## Task instructions
In the page text below, condense the paragraph that begins "I don't know if you know this story or not" into a short bulleted list that keeps its main facts.

## Page text
....

There’s no gift he could give (or send) that could make up for what he’s taken away.  I don’t think he understands that.  I don’t think he understands that when he met me, he met someone who is stronger, feistier and more righteous than he could ever be.  I won’t let him forget this.

 


The Stonecutter’s Desire

March 6, 2008

I don’t know if you know this story or not.  I probably won’t tell it well.  I’m revisiting my deep memory for the words which construe it.  It’s significant enough to have stuck in my muddled mind all these years.  First time I read it was in high school, grade eleven I think.  I was branching out in terms of ingesting philosophy, good times.  Free to think.  Free to learn.  Free to experience.  That’s really all we’re supposed to do as teenagers, at least that’s what I think now. 

One caveat though – if I wanted to experience life on the wilder side, then I had to think and learn more than the tamer ones.  I had to earn the right to let loose and live free.  There’s a price for everything.  I’m still paying the price of mine.

Anyways, the stonecutter.  A Taoist tale.

....

## Data provided
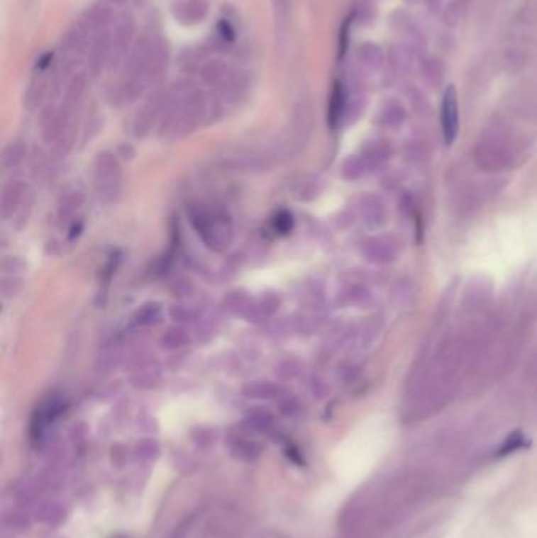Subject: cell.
Wrapping results in <instances>:
<instances>
[{"label": "cell", "mask_w": 537, "mask_h": 538, "mask_svg": "<svg viewBox=\"0 0 537 538\" xmlns=\"http://www.w3.org/2000/svg\"><path fill=\"white\" fill-rule=\"evenodd\" d=\"M65 411V403L60 397H48L46 400L41 401V405L37 408V411L33 413L32 425H31V435L35 441L41 439L43 433L46 432V428L59 417V415Z\"/></svg>", "instance_id": "8992f818"}, {"label": "cell", "mask_w": 537, "mask_h": 538, "mask_svg": "<svg viewBox=\"0 0 537 538\" xmlns=\"http://www.w3.org/2000/svg\"><path fill=\"white\" fill-rule=\"evenodd\" d=\"M350 26H352V18L345 19V23H343L342 26V30H341V43H339V57L342 59L343 55H345L347 52V47H348V40H350Z\"/></svg>", "instance_id": "836d02e7"}, {"label": "cell", "mask_w": 537, "mask_h": 538, "mask_svg": "<svg viewBox=\"0 0 537 538\" xmlns=\"http://www.w3.org/2000/svg\"><path fill=\"white\" fill-rule=\"evenodd\" d=\"M366 170H369L367 169V164L364 162L362 157L358 156V157H350L348 161L343 162L342 174H343V176H345L347 179H356V178L362 176V174Z\"/></svg>", "instance_id": "484cf974"}, {"label": "cell", "mask_w": 537, "mask_h": 538, "mask_svg": "<svg viewBox=\"0 0 537 538\" xmlns=\"http://www.w3.org/2000/svg\"><path fill=\"white\" fill-rule=\"evenodd\" d=\"M112 55V37L107 32H103L96 41L93 43V46L90 49V60H89V68L92 73H98L99 69H103L104 65L109 60V57Z\"/></svg>", "instance_id": "9c48e42d"}, {"label": "cell", "mask_w": 537, "mask_h": 538, "mask_svg": "<svg viewBox=\"0 0 537 538\" xmlns=\"http://www.w3.org/2000/svg\"><path fill=\"white\" fill-rule=\"evenodd\" d=\"M245 423L257 433H268L275 427V415L263 408H253L248 411Z\"/></svg>", "instance_id": "5bb4252c"}, {"label": "cell", "mask_w": 537, "mask_h": 538, "mask_svg": "<svg viewBox=\"0 0 537 538\" xmlns=\"http://www.w3.org/2000/svg\"><path fill=\"white\" fill-rule=\"evenodd\" d=\"M364 210V218L369 222V225H377V220L382 222L383 214H382V205L377 203L374 198H367L366 203L362 205Z\"/></svg>", "instance_id": "f546056e"}, {"label": "cell", "mask_w": 537, "mask_h": 538, "mask_svg": "<svg viewBox=\"0 0 537 538\" xmlns=\"http://www.w3.org/2000/svg\"><path fill=\"white\" fill-rule=\"evenodd\" d=\"M405 120V109L397 103L388 104L383 111V123L388 126H399Z\"/></svg>", "instance_id": "4316f807"}, {"label": "cell", "mask_w": 537, "mask_h": 538, "mask_svg": "<svg viewBox=\"0 0 537 538\" xmlns=\"http://www.w3.org/2000/svg\"><path fill=\"white\" fill-rule=\"evenodd\" d=\"M293 196L298 200H312L319 196V181L315 178H301L293 184Z\"/></svg>", "instance_id": "ffe728a7"}, {"label": "cell", "mask_w": 537, "mask_h": 538, "mask_svg": "<svg viewBox=\"0 0 537 538\" xmlns=\"http://www.w3.org/2000/svg\"><path fill=\"white\" fill-rule=\"evenodd\" d=\"M301 371V362L297 361V359H284V361L279 362L276 365V376L281 379V381H289V379L297 378Z\"/></svg>", "instance_id": "cb8c5ba5"}, {"label": "cell", "mask_w": 537, "mask_h": 538, "mask_svg": "<svg viewBox=\"0 0 537 538\" xmlns=\"http://www.w3.org/2000/svg\"><path fill=\"white\" fill-rule=\"evenodd\" d=\"M162 318V306L160 303H147L133 315V325L138 327L155 326Z\"/></svg>", "instance_id": "4fadbf2b"}, {"label": "cell", "mask_w": 537, "mask_h": 538, "mask_svg": "<svg viewBox=\"0 0 537 538\" xmlns=\"http://www.w3.org/2000/svg\"><path fill=\"white\" fill-rule=\"evenodd\" d=\"M360 57H361L362 63L366 65L369 69L375 71V69H380L383 67V62H384L383 51L377 45H372V43H369V45H364L361 47Z\"/></svg>", "instance_id": "d6986e66"}, {"label": "cell", "mask_w": 537, "mask_h": 538, "mask_svg": "<svg viewBox=\"0 0 537 538\" xmlns=\"http://www.w3.org/2000/svg\"><path fill=\"white\" fill-rule=\"evenodd\" d=\"M250 303H253V301H249V298L246 296V293H243L240 290L228 293L224 299V304H226V308L228 312L243 313V315H245V312L248 310V307L250 306Z\"/></svg>", "instance_id": "603a6c76"}, {"label": "cell", "mask_w": 537, "mask_h": 538, "mask_svg": "<svg viewBox=\"0 0 537 538\" xmlns=\"http://www.w3.org/2000/svg\"><path fill=\"white\" fill-rule=\"evenodd\" d=\"M169 317L177 323H186L197 318V313L192 310L191 307H186L182 304H175L169 308Z\"/></svg>", "instance_id": "4dcf8cb0"}, {"label": "cell", "mask_w": 537, "mask_h": 538, "mask_svg": "<svg viewBox=\"0 0 537 538\" xmlns=\"http://www.w3.org/2000/svg\"><path fill=\"white\" fill-rule=\"evenodd\" d=\"M243 396L253 400H277L285 392L277 383L250 381L243 387Z\"/></svg>", "instance_id": "8fae6325"}, {"label": "cell", "mask_w": 537, "mask_h": 538, "mask_svg": "<svg viewBox=\"0 0 537 538\" xmlns=\"http://www.w3.org/2000/svg\"><path fill=\"white\" fill-rule=\"evenodd\" d=\"M160 444H157L152 437H145L135 444V455L142 461H155L160 456Z\"/></svg>", "instance_id": "7402d4cb"}, {"label": "cell", "mask_w": 537, "mask_h": 538, "mask_svg": "<svg viewBox=\"0 0 537 538\" xmlns=\"http://www.w3.org/2000/svg\"><path fill=\"white\" fill-rule=\"evenodd\" d=\"M85 202V197L81 191L73 189L67 192L65 196L60 198L59 208H57V214H59L60 220H67L68 218L73 216V214L81 208Z\"/></svg>", "instance_id": "9a60e30c"}, {"label": "cell", "mask_w": 537, "mask_h": 538, "mask_svg": "<svg viewBox=\"0 0 537 538\" xmlns=\"http://www.w3.org/2000/svg\"><path fill=\"white\" fill-rule=\"evenodd\" d=\"M27 153L26 147L21 142H11L9 147L4 150L2 155V167L4 169H13L19 166L23 162L24 156Z\"/></svg>", "instance_id": "ac0fdd59"}, {"label": "cell", "mask_w": 537, "mask_h": 538, "mask_svg": "<svg viewBox=\"0 0 537 538\" xmlns=\"http://www.w3.org/2000/svg\"><path fill=\"white\" fill-rule=\"evenodd\" d=\"M24 194L26 184L21 179H11L4 186L2 196H0V214L5 220L10 219L19 210L24 200Z\"/></svg>", "instance_id": "52a82bcc"}, {"label": "cell", "mask_w": 537, "mask_h": 538, "mask_svg": "<svg viewBox=\"0 0 537 538\" xmlns=\"http://www.w3.org/2000/svg\"><path fill=\"white\" fill-rule=\"evenodd\" d=\"M441 129L448 145L454 143L459 134V99L454 85H448L441 101Z\"/></svg>", "instance_id": "5b68a950"}, {"label": "cell", "mask_w": 537, "mask_h": 538, "mask_svg": "<svg viewBox=\"0 0 537 538\" xmlns=\"http://www.w3.org/2000/svg\"><path fill=\"white\" fill-rule=\"evenodd\" d=\"M38 518L41 522L49 526H59L67 518V510L59 504L49 502V504L43 505L41 510L38 512Z\"/></svg>", "instance_id": "e0dca14e"}, {"label": "cell", "mask_w": 537, "mask_h": 538, "mask_svg": "<svg viewBox=\"0 0 537 538\" xmlns=\"http://www.w3.org/2000/svg\"><path fill=\"white\" fill-rule=\"evenodd\" d=\"M26 269H27V263L21 257L10 255V257H5L4 260H2V271H4V274L18 276L19 272H24Z\"/></svg>", "instance_id": "f1b7e54d"}, {"label": "cell", "mask_w": 537, "mask_h": 538, "mask_svg": "<svg viewBox=\"0 0 537 538\" xmlns=\"http://www.w3.org/2000/svg\"><path fill=\"white\" fill-rule=\"evenodd\" d=\"M424 2H426L427 9L431 10L432 13L438 11L441 9V5H443V0H424Z\"/></svg>", "instance_id": "8d00e7d4"}, {"label": "cell", "mask_w": 537, "mask_h": 538, "mask_svg": "<svg viewBox=\"0 0 537 538\" xmlns=\"http://www.w3.org/2000/svg\"><path fill=\"white\" fill-rule=\"evenodd\" d=\"M23 290V279L18 276H9L2 281V293L5 298H14Z\"/></svg>", "instance_id": "d6a6232c"}, {"label": "cell", "mask_w": 537, "mask_h": 538, "mask_svg": "<svg viewBox=\"0 0 537 538\" xmlns=\"http://www.w3.org/2000/svg\"><path fill=\"white\" fill-rule=\"evenodd\" d=\"M216 441V432L206 427H199L192 432V442L199 447H210Z\"/></svg>", "instance_id": "83f0119b"}, {"label": "cell", "mask_w": 537, "mask_h": 538, "mask_svg": "<svg viewBox=\"0 0 537 538\" xmlns=\"http://www.w3.org/2000/svg\"><path fill=\"white\" fill-rule=\"evenodd\" d=\"M524 442H525V437L521 436L520 433H515V435H512L509 437V439H507L504 442L503 449H501V454H509V452L517 450V449H520L521 446H524Z\"/></svg>", "instance_id": "e575fe53"}, {"label": "cell", "mask_w": 537, "mask_h": 538, "mask_svg": "<svg viewBox=\"0 0 537 538\" xmlns=\"http://www.w3.org/2000/svg\"><path fill=\"white\" fill-rule=\"evenodd\" d=\"M175 14L186 24H194L202 21L209 13V2L206 0H188L175 9Z\"/></svg>", "instance_id": "7c38bea8"}, {"label": "cell", "mask_w": 537, "mask_h": 538, "mask_svg": "<svg viewBox=\"0 0 537 538\" xmlns=\"http://www.w3.org/2000/svg\"><path fill=\"white\" fill-rule=\"evenodd\" d=\"M273 227L276 233H281V235H287L292 227H293V216L292 213L289 211H279L276 214V218L273 219Z\"/></svg>", "instance_id": "1f68e13d"}, {"label": "cell", "mask_w": 537, "mask_h": 538, "mask_svg": "<svg viewBox=\"0 0 537 538\" xmlns=\"http://www.w3.org/2000/svg\"><path fill=\"white\" fill-rule=\"evenodd\" d=\"M189 343V334L186 332V329L182 326L169 327L166 332L161 335L160 345L166 351H175L186 347Z\"/></svg>", "instance_id": "2e32d148"}, {"label": "cell", "mask_w": 537, "mask_h": 538, "mask_svg": "<svg viewBox=\"0 0 537 538\" xmlns=\"http://www.w3.org/2000/svg\"><path fill=\"white\" fill-rule=\"evenodd\" d=\"M279 306H281V299L276 295H263L257 301H253L248 310L245 312V317L249 321H263L265 318L271 317L277 312Z\"/></svg>", "instance_id": "30bf717a"}, {"label": "cell", "mask_w": 537, "mask_h": 538, "mask_svg": "<svg viewBox=\"0 0 537 538\" xmlns=\"http://www.w3.org/2000/svg\"><path fill=\"white\" fill-rule=\"evenodd\" d=\"M347 113V91L343 84L341 81H336L331 90V96H329V106H328V123L331 129H336L341 121L343 120V116Z\"/></svg>", "instance_id": "ba28073f"}, {"label": "cell", "mask_w": 537, "mask_h": 538, "mask_svg": "<svg viewBox=\"0 0 537 538\" xmlns=\"http://www.w3.org/2000/svg\"><path fill=\"white\" fill-rule=\"evenodd\" d=\"M123 191V172L116 156L99 153L95 159V192L99 203L116 205Z\"/></svg>", "instance_id": "3957f363"}, {"label": "cell", "mask_w": 537, "mask_h": 538, "mask_svg": "<svg viewBox=\"0 0 537 538\" xmlns=\"http://www.w3.org/2000/svg\"><path fill=\"white\" fill-rule=\"evenodd\" d=\"M219 32H221V37H223L224 40H228V41H232L235 37L233 28L231 27V24L228 23H224V21L223 23H219Z\"/></svg>", "instance_id": "d590c367"}, {"label": "cell", "mask_w": 537, "mask_h": 538, "mask_svg": "<svg viewBox=\"0 0 537 538\" xmlns=\"http://www.w3.org/2000/svg\"><path fill=\"white\" fill-rule=\"evenodd\" d=\"M160 375L155 370H147V371H138L135 375L131 378V383L135 387V389H153L157 384H160Z\"/></svg>", "instance_id": "d4e9b609"}, {"label": "cell", "mask_w": 537, "mask_h": 538, "mask_svg": "<svg viewBox=\"0 0 537 538\" xmlns=\"http://www.w3.org/2000/svg\"><path fill=\"white\" fill-rule=\"evenodd\" d=\"M253 433L257 432H254L253 428H249L245 423V427L232 430L231 435H228V449H231V454L236 460L254 461L260 456L263 446L257 437L253 436Z\"/></svg>", "instance_id": "277c9868"}, {"label": "cell", "mask_w": 537, "mask_h": 538, "mask_svg": "<svg viewBox=\"0 0 537 538\" xmlns=\"http://www.w3.org/2000/svg\"><path fill=\"white\" fill-rule=\"evenodd\" d=\"M200 240L214 252H224L233 240V224L227 211L214 205H196L189 213Z\"/></svg>", "instance_id": "6da1fadb"}, {"label": "cell", "mask_w": 537, "mask_h": 538, "mask_svg": "<svg viewBox=\"0 0 537 538\" xmlns=\"http://www.w3.org/2000/svg\"><path fill=\"white\" fill-rule=\"evenodd\" d=\"M206 113H209V104L204 93L197 90L188 91L183 98H178L177 103L170 104L162 131L169 133L172 139L184 138L202 125Z\"/></svg>", "instance_id": "7a4b0ae2"}, {"label": "cell", "mask_w": 537, "mask_h": 538, "mask_svg": "<svg viewBox=\"0 0 537 538\" xmlns=\"http://www.w3.org/2000/svg\"><path fill=\"white\" fill-rule=\"evenodd\" d=\"M422 76H424L426 82L432 87H438L443 81V65L436 59H427L421 65Z\"/></svg>", "instance_id": "44dd1931"}]
</instances>
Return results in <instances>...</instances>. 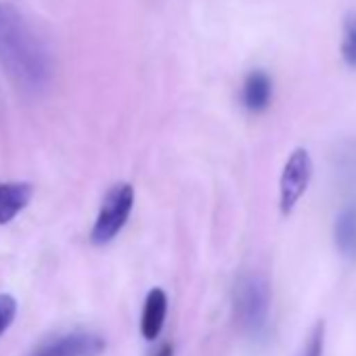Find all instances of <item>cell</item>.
Wrapping results in <instances>:
<instances>
[{
	"label": "cell",
	"instance_id": "cell-10",
	"mask_svg": "<svg viewBox=\"0 0 356 356\" xmlns=\"http://www.w3.org/2000/svg\"><path fill=\"white\" fill-rule=\"evenodd\" d=\"M341 57L348 67L356 70V13H348L341 32Z\"/></svg>",
	"mask_w": 356,
	"mask_h": 356
},
{
	"label": "cell",
	"instance_id": "cell-7",
	"mask_svg": "<svg viewBox=\"0 0 356 356\" xmlns=\"http://www.w3.org/2000/svg\"><path fill=\"white\" fill-rule=\"evenodd\" d=\"M273 99V80L266 72L254 70L243 82V105L250 111H264Z\"/></svg>",
	"mask_w": 356,
	"mask_h": 356
},
{
	"label": "cell",
	"instance_id": "cell-13",
	"mask_svg": "<svg viewBox=\"0 0 356 356\" xmlns=\"http://www.w3.org/2000/svg\"><path fill=\"white\" fill-rule=\"evenodd\" d=\"M155 356H174V348H172V343H163V346L155 352Z\"/></svg>",
	"mask_w": 356,
	"mask_h": 356
},
{
	"label": "cell",
	"instance_id": "cell-1",
	"mask_svg": "<svg viewBox=\"0 0 356 356\" xmlns=\"http://www.w3.org/2000/svg\"><path fill=\"white\" fill-rule=\"evenodd\" d=\"M0 67L26 95H40L53 80V55L26 15L0 0Z\"/></svg>",
	"mask_w": 356,
	"mask_h": 356
},
{
	"label": "cell",
	"instance_id": "cell-5",
	"mask_svg": "<svg viewBox=\"0 0 356 356\" xmlns=\"http://www.w3.org/2000/svg\"><path fill=\"white\" fill-rule=\"evenodd\" d=\"M105 339L90 331H72L42 343L32 356H101Z\"/></svg>",
	"mask_w": 356,
	"mask_h": 356
},
{
	"label": "cell",
	"instance_id": "cell-4",
	"mask_svg": "<svg viewBox=\"0 0 356 356\" xmlns=\"http://www.w3.org/2000/svg\"><path fill=\"white\" fill-rule=\"evenodd\" d=\"M312 178V159L306 149H296L281 174V183H279V206L283 214H289L300 197L306 193L308 185Z\"/></svg>",
	"mask_w": 356,
	"mask_h": 356
},
{
	"label": "cell",
	"instance_id": "cell-3",
	"mask_svg": "<svg viewBox=\"0 0 356 356\" xmlns=\"http://www.w3.org/2000/svg\"><path fill=\"white\" fill-rule=\"evenodd\" d=\"M134 206V189L128 183L113 185L99 210V216L95 220L90 239L95 245H105L118 237V233L126 227L130 212Z\"/></svg>",
	"mask_w": 356,
	"mask_h": 356
},
{
	"label": "cell",
	"instance_id": "cell-9",
	"mask_svg": "<svg viewBox=\"0 0 356 356\" xmlns=\"http://www.w3.org/2000/svg\"><path fill=\"white\" fill-rule=\"evenodd\" d=\"M335 245L346 258H356V202L346 206L335 220Z\"/></svg>",
	"mask_w": 356,
	"mask_h": 356
},
{
	"label": "cell",
	"instance_id": "cell-11",
	"mask_svg": "<svg viewBox=\"0 0 356 356\" xmlns=\"http://www.w3.org/2000/svg\"><path fill=\"white\" fill-rule=\"evenodd\" d=\"M17 316V300L9 293H0V335H3Z\"/></svg>",
	"mask_w": 356,
	"mask_h": 356
},
{
	"label": "cell",
	"instance_id": "cell-6",
	"mask_svg": "<svg viewBox=\"0 0 356 356\" xmlns=\"http://www.w3.org/2000/svg\"><path fill=\"white\" fill-rule=\"evenodd\" d=\"M34 187L30 183H0V225L15 220L32 202Z\"/></svg>",
	"mask_w": 356,
	"mask_h": 356
},
{
	"label": "cell",
	"instance_id": "cell-8",
	"mask_svg": "<svg viewBox=\"0 0 356 356\" xmlns=\"http://www.w3.org/2000/svg\"><path fill=\"white\" fill-rule=\"evenodd\" d=\"M165 310H168V298L163 293V289H151L147 300H145V308H143V318H140V331L145 339H155L163 327V318H165Z\"/></svg>",
	"mask_w": 356,
	"mask_h": 356
},
{
	"label": "cell",
	"instance_id": "cell-2",
	"mask_svg": "<svg viewBox=\"0 0 356 356\" xmlns=\"http://www.w3.org/2000/svg\"><path fill=\"white\" fill-rule=\"evenodd\" d=\"M270 289L264 277L248 275L235 287V318L250 337L264 335L268 327Z\"/></svg>",
	"mask_w": 356,
	"mask_h": 356
},
{
	"label": "cell",
	"instance_id": "cell-12",
	"mask_svg": "<svg viewBox=\"0 0 356 356\" xmlns=\"http://www.w3.org/2000/svg\"><path fill=\"white\" fill-rule=\"evenodd\" d=\"M304 356H323V325L314 327V331H312V335L308 339Z\"/></svg>",
	"mask_w": 356,
	"mask_h": 356
}]
</instances>
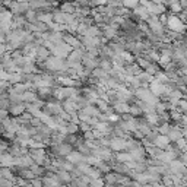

....

## Expected output
- The writer isn't sure the reader knows the story and doubts telling it well.
- The words of the story are being recalled from deep memory. It mattered enough to stay in mind all these years.
- The writer first read it in high school, probably in grade eleven, while branching out into philosophy.
- Those were good times, with freedom to think, learn and experience.
- The writer now believes that is really all teenagers are supposed to do.